What you are asked to do:
Copy out everything from the line containing "This image displays from" down to the end of the entries, keeping every line unchanged and leaving out the pictures.

-- Start of Data for processing --

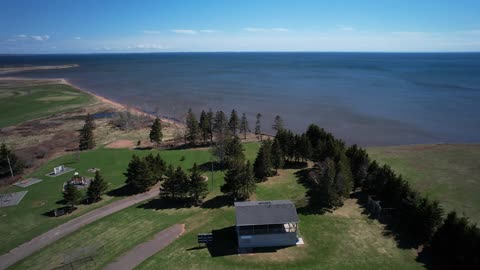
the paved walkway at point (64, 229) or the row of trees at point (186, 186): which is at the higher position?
the row of trees at point (186, 186)

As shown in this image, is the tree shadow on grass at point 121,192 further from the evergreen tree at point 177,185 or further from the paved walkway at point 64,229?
the evergreen tree at point 177,185

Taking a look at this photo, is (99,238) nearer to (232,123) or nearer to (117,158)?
(117,158)

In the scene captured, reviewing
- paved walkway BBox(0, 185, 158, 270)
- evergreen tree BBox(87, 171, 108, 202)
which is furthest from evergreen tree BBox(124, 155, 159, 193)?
evergreen tree BBox(87, 171, 108, 202)

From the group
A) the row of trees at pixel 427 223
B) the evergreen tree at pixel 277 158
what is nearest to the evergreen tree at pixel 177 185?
the evergreen tree at pixel 277 158

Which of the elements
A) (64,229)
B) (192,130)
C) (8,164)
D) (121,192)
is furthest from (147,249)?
(192,130)

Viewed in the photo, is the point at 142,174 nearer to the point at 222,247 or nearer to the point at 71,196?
the point at 71,196

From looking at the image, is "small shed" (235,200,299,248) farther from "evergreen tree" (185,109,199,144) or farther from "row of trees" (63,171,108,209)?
"evergreen tree" (185,109,199,144)
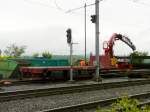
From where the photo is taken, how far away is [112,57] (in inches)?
1347

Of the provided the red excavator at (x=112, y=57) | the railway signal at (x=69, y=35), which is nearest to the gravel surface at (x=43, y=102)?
the railway signal at (x=69, y=35)

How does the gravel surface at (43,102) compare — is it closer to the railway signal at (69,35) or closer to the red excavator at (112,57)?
the railway signal at (69,35)

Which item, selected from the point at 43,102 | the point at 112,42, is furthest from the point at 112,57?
the point at 43,102

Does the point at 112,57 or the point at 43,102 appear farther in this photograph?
the point at 112,57

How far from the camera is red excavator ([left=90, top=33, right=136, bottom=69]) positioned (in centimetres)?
3178

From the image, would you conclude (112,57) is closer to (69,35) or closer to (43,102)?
(69,35)

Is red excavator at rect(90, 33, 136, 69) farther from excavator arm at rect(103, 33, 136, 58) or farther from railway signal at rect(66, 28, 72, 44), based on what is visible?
railway signal at rect(66, 28, 72, 44)

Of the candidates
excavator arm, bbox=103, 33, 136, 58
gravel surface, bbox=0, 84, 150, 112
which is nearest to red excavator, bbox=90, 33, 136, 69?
excavator arm, bbox=103, 33, 136, 58

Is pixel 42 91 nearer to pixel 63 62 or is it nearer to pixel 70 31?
pixel 70 31

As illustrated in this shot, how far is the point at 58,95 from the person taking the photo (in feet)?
51.6

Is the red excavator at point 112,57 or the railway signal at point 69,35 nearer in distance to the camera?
the railway signal at point 69,35

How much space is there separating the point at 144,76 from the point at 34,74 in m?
10.4

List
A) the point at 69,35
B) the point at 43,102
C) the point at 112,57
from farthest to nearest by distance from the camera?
the point at 112,57 < the point at 69,35 < the point at 43,102

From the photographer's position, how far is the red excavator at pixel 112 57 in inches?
1251
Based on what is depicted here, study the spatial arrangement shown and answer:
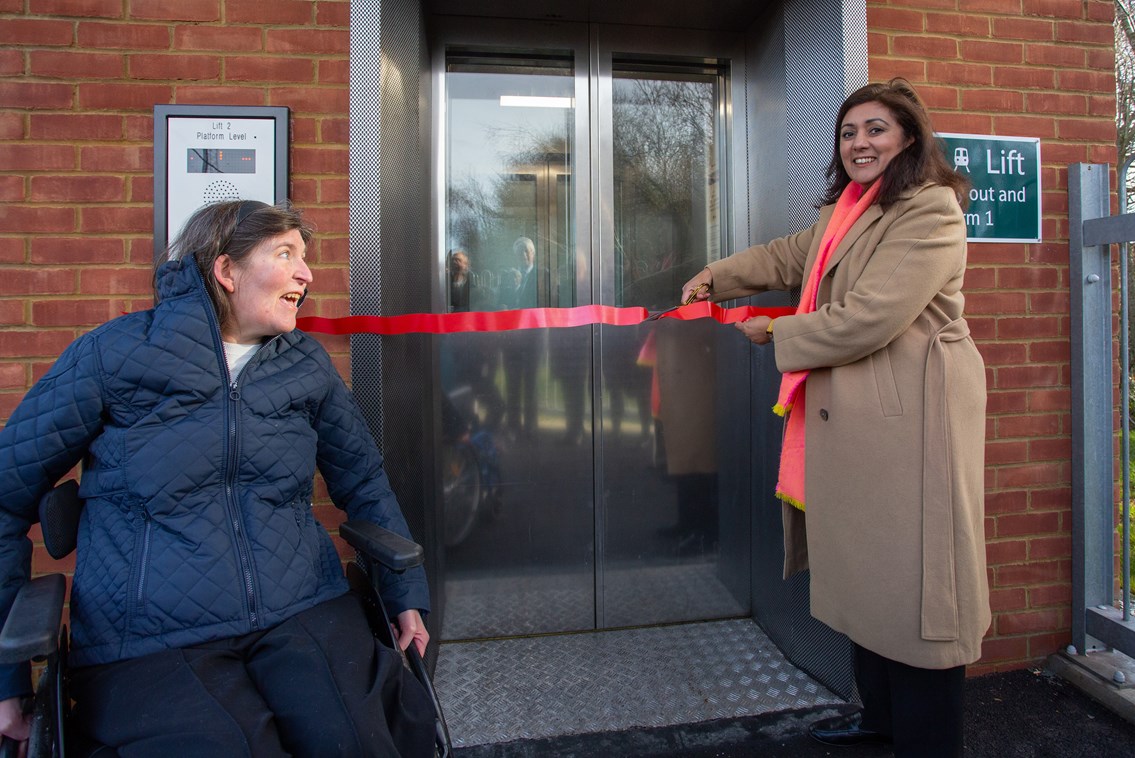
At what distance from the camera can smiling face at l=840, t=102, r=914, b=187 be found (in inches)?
77.4

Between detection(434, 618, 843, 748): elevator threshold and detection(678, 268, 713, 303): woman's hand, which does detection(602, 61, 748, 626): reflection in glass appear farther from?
detection(678, 268, 713, 303): woman's hand

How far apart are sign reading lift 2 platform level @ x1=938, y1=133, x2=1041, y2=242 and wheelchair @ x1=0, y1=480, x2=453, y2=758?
8.69 ft

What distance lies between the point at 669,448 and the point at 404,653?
180cm

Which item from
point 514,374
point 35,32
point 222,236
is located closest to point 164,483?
point 222,236

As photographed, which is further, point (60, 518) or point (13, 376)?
point (13, 376)

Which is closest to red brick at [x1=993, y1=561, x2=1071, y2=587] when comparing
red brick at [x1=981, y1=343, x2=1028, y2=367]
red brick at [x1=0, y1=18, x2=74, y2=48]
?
red brick at [x1=981, y1=343, x2=1028, y2=367]

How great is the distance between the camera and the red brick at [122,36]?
2355mm

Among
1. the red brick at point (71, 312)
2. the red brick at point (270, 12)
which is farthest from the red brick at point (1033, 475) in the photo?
the red brick at point (71, 312)

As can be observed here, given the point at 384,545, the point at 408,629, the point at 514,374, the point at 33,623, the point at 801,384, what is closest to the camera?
the point at 33,623

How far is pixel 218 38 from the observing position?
240 centimetres

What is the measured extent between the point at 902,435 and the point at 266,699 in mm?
1709

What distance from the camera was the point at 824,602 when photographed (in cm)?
203

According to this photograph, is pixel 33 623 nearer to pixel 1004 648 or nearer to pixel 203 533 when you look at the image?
pixel 203 533

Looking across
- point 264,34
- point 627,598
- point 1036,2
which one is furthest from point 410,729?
point 1036,2
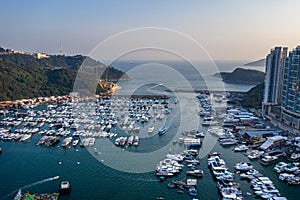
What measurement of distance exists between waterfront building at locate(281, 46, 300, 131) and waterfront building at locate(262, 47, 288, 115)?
1.17 m

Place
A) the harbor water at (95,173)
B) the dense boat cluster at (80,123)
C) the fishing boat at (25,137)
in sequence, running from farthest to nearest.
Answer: the dense boat cluster at (80,123)
the fishing boat at (25,137)
the harbor water at (95,173)

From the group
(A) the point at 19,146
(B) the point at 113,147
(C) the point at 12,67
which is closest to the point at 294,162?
(B) the point at 113,147

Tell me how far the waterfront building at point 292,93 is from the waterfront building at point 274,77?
117 cm

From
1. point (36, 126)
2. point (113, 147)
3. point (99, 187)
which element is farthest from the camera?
point (36, 126)

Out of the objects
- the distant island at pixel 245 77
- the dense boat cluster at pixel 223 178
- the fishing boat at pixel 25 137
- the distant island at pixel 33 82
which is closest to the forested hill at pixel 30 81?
the distant island at pixel 33 82

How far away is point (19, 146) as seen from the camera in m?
11.1

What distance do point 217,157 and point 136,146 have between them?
10.4 ft

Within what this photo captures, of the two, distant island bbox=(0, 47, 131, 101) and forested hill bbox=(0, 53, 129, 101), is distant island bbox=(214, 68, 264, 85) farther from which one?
forested hill bbox=(0, 53, 129, 101)

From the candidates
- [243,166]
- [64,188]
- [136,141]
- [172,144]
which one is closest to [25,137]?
[136,141]

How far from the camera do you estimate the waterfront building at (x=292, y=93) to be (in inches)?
490

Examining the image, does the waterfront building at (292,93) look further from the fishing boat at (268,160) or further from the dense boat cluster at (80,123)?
the dense boat cluster at (80,123)

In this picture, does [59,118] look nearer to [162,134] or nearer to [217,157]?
[162,134]

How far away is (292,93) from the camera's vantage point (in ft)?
42.4

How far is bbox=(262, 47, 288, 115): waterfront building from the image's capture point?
1499 centimetres
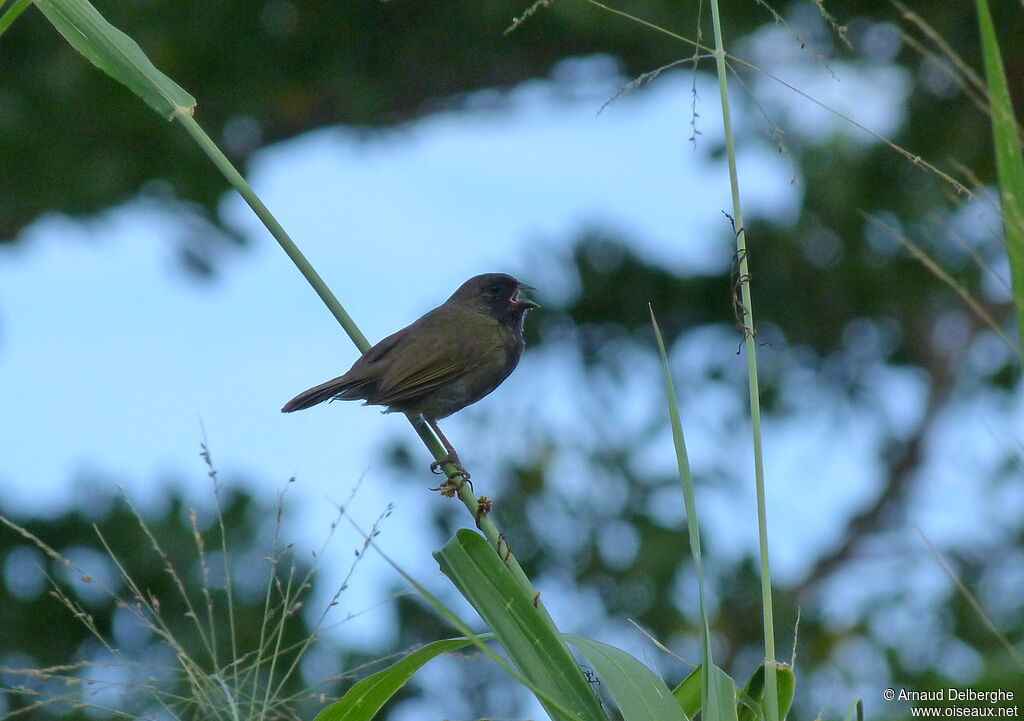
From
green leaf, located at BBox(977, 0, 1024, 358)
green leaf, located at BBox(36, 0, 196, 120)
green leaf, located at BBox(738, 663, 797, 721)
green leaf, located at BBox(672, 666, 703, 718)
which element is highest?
green leaf, located at BBox(36, 0, 196, 120)

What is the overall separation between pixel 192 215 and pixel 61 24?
207 inches

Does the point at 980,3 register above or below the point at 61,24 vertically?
below

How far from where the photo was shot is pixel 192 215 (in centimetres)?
747

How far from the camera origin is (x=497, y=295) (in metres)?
Answer: 4.86

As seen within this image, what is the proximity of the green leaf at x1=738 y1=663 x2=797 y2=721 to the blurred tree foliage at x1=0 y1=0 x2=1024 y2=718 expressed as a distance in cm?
479

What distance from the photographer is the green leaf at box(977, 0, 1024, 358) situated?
1.59 m

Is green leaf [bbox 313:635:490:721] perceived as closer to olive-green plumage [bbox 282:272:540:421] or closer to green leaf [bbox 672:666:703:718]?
green leaf [bbox 672:666:703:718]

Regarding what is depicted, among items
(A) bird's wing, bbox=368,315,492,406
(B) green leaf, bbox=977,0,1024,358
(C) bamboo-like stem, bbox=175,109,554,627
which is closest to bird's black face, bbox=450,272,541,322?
(A) bird's wing, bbox=368,315,492,406

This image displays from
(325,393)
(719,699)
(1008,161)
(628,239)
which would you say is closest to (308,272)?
(719,699)

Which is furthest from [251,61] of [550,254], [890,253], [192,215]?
[890,253]

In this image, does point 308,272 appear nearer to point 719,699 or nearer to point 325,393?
point 719,699

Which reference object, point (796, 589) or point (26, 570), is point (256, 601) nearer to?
point (26, 570)

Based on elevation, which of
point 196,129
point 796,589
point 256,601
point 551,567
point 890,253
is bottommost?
point 796,589

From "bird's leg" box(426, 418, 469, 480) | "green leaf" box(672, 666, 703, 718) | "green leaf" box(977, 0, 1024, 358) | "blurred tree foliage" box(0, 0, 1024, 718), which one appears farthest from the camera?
"blurred tree foliage" box(0, 0, 1024, 718)
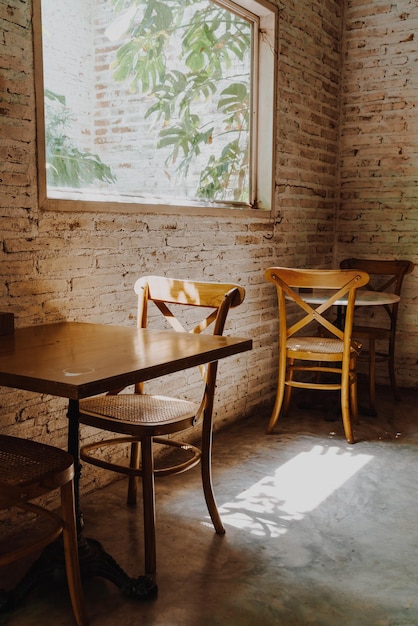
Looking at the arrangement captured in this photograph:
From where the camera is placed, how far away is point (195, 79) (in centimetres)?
377

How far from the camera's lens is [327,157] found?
16.8ft

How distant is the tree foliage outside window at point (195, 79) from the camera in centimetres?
333

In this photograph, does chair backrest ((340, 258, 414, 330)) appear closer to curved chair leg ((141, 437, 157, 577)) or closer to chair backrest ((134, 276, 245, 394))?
chair backrest ((134, 276, 245, 394))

-- End of Data for processing --

Correct answer:
This image displays from
(325,393)
(719,699)
(1008,161)
(628,239)
which would you say is closest to (308,272)?
(719,699)

Which is furthest from [251,61] of [550,254], [890,253], [192,215]?
[890,253]

In this image, does point 308,272 appear nearer to point 719,699 or nearer to point 325,393?
point 719,699

Which reference object, point (796, 589) or point (26, 570), is point (256, 601) nearer to?
point (26, 570)

Based on elevation, which of
point 196,129
point 796,589
point 256,601
point 551,567
point 890,253
is bottommost?
point 796,589

From "bird's leg" box(426, 418, 469, 480) | "green leaf" box(672, 666, 703, 718) | "green leaf" box(977, 0, 1024, 358) | "blurred tree foliage" box(0, 0, 1024, 718), which one appears farthest from the camera?
"blurred tree foliage" box(0, 0, 1024, 718)
Looking at the arrangement captured in this photograph:
From where the camera is placed, how far away is point (195, 79) (in centimetres)?
377

How far from the camera's lens is [327,157] found?
16.8ft

How distant is the tree foliage outside window at point (195, 79) from the camera in centimetres?
333

In this photograph, does chair backrest ((340, 258, 414, 330)) appear closer to curved chair leg ((141, 437, 157, 577)) or closer to chair backrest ((134, 276, 245, 394))?
chair backrest ((134, 276, 245, 394))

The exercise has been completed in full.